Records of spatial reasoning questions:

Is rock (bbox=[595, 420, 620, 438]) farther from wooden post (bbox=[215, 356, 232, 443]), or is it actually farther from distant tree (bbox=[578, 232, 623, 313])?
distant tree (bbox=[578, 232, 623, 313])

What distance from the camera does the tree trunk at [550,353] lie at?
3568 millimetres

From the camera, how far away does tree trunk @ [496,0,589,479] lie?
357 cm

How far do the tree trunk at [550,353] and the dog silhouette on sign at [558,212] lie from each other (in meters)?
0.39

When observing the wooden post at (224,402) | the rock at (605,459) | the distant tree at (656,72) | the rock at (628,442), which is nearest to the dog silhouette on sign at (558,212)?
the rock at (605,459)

■ **WHAT TO WORK ON**
Update the records above by changing every "wooden post" to "fence post", and write them out again in full with nothing else altered.

■ **PROBLEM SOLUTION**
Is rock (bbox=[595, 420, 620, 438]) farther from fence post (bbox=[215, 356, 232, 443]), or is it actually farther from distant tree (bbox=[578, 232, 623, 313])?
distant tree (bbox=[578, 232, 623, 313])

What distance from the camera does the tree trunk at [550,353] lie at?
3568 millimetres

From the camera, how far away does tree trunk @ [496,0,589,479] lie?
357 cm

How far do the tree trunk at [550,353] and the dog silhouette on sign at [558,212] lie from each other (in meters)?
0.39

When observing the fence post at (224,402) | the rock at (605,459) | the distant tree at (656,72) | the rock at (628,442), which is nearest to the dog silhouette on sign at (558,212)?
the rock at (605,459)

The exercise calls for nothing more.